[Given text start]

The DHT22 Family sensors are low cost sensors that are very practical for quick prototyping or small project ideas. In this article we'll learn about the sensors, compare between them and finally write code to receive temperature and humidity input in real time.

Only DHT11 included with the kit

DHT11 and DHT22 are very similar and the kit only includes DH11 sensor, the article compare the sensors as well as shows how to write code that will work on both of them, keep in mind there is only one DHT11 sensor included with the kit.

Type of sensors

There are 2 main sensors in the DHTxx Family - The DHT11 and the DHT22. AM2302 is considered to be DHT22 with extension wires instead of direct pins.

DHT11

DHT11 Temperature & Humidity Sensor features a temperature & humidity sensor complex with a calibrated digital signal output.

[Given text end]
[Supplied data start]

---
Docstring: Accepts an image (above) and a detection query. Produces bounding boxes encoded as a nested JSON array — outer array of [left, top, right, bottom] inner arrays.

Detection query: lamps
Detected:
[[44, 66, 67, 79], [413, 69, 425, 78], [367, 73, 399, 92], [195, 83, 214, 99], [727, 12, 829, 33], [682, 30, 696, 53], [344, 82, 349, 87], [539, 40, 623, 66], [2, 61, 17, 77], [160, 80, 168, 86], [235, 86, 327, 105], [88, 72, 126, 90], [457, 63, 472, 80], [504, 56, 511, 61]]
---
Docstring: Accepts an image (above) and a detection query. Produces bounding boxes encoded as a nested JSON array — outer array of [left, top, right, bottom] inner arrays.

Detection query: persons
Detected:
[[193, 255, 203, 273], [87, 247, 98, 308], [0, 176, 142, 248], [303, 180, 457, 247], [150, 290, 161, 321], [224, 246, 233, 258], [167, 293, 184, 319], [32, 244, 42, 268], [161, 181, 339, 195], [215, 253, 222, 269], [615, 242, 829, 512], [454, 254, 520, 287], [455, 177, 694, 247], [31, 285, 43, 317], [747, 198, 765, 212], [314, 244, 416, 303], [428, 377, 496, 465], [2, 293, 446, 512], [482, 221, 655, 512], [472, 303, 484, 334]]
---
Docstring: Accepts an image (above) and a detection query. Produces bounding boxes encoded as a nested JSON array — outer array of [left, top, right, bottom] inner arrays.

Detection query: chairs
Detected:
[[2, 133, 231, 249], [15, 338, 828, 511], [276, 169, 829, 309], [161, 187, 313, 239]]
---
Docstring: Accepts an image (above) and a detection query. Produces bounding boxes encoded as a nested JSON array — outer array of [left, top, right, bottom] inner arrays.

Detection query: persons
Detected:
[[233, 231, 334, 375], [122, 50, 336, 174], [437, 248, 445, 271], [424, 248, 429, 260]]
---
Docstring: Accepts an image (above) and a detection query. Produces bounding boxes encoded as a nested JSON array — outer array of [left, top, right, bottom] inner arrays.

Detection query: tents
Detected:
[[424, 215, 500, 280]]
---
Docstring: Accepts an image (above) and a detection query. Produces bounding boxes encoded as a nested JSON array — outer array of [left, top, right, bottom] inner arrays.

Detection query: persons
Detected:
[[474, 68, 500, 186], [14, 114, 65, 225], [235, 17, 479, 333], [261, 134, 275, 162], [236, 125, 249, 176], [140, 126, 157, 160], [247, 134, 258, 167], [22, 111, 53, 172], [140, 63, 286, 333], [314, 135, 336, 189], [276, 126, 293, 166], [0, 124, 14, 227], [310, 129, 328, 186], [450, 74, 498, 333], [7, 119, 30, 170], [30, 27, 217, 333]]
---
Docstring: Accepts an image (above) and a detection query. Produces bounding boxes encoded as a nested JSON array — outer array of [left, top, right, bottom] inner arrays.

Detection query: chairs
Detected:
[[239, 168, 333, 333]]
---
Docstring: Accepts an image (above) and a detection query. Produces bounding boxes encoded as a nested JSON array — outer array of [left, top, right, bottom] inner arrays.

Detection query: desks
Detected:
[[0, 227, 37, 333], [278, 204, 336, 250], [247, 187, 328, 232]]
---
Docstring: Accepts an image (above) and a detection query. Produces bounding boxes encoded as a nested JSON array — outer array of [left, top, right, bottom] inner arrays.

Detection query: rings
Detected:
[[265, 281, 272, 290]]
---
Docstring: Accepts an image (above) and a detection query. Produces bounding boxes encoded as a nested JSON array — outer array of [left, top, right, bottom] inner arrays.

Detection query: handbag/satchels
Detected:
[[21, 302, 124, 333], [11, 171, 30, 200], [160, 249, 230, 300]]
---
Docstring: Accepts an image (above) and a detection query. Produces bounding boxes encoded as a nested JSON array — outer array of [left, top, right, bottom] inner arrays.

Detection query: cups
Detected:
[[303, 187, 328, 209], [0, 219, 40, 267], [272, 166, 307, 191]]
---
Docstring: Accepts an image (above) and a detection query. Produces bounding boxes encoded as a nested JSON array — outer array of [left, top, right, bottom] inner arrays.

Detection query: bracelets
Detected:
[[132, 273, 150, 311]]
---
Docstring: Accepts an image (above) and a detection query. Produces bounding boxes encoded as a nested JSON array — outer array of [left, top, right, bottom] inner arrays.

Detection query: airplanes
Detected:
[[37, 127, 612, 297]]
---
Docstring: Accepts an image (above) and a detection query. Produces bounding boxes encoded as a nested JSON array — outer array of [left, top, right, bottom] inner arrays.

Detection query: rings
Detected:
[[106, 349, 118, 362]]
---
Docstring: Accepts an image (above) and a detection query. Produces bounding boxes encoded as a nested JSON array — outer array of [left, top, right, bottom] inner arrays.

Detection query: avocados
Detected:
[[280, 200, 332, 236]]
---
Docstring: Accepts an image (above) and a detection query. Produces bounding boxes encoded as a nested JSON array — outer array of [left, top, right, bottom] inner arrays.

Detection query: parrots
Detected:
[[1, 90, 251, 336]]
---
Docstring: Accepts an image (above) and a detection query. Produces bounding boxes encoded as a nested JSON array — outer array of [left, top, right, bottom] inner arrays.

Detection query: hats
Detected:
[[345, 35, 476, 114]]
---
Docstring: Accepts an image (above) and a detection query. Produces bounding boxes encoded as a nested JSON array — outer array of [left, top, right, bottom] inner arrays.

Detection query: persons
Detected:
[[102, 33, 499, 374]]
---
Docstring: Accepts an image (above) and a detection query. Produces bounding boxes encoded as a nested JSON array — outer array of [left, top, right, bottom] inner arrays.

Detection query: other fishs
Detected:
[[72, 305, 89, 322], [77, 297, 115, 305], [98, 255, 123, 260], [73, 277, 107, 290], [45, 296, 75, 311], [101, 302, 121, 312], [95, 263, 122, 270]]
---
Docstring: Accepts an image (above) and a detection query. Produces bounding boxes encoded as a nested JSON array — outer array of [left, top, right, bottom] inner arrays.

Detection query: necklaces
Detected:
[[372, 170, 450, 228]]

[Supplied data end]

[What you have to do] Resume the DHT sensor article after its final sentence, "a calibrated digital signal output."

[The answer]
By using the exclusive digital-signal-acquisition technique and temperature & humidity sensing technology, it ensures high reliability and excellent long-term stability. This sensor includes a resistive-type humidity measurement component and an NTC temperature measurement component, and connects to a high performance 8-bit microcontroller, offering excellent quality, fast response, anti-interference ability and cost-effectiveness

The complete data sheet for DHT11 can be found here: Mouser.com DHT11 datasheet

DHT22 / AM2302

DHT22 (as well as AM2302) output calibrated digital signal. It applys exclusive digital-signal-collecting-technique and humidity sensing technology, assuring its reliability and stability. Its sensing elements is connected with 8-bit single-chip computer.

The DHT22 and AM2302 are basically the same sensor except the AM2302 have external wire that you can solder to the board as extension instead of soldering the sensor directly.

The complete data sheet for DHT22 and AM2302 can be found here: adafruit.com DHT22/AM2302 datasheet

Features

The DHT11 and DHT22 features have small differences, which one is better? depends on the application. let's take a look at each sensor features so we'll know which one to apply to which project.

DHT11

Each DHT11 sensor is calibrated in a special laboratory that is extremely accurate on humidity calibration.

The calibration coefficients are stored in the program OTP memory, which is used by the sensor’s internal signal detecting process. The single-wire serial interface makes system integration quick and easy. Its small size, low power consumption, and up-to-20 meter signal transmission making it the best choice for various applications, including those most demanding ones. The component is a 4-pin single row pin package.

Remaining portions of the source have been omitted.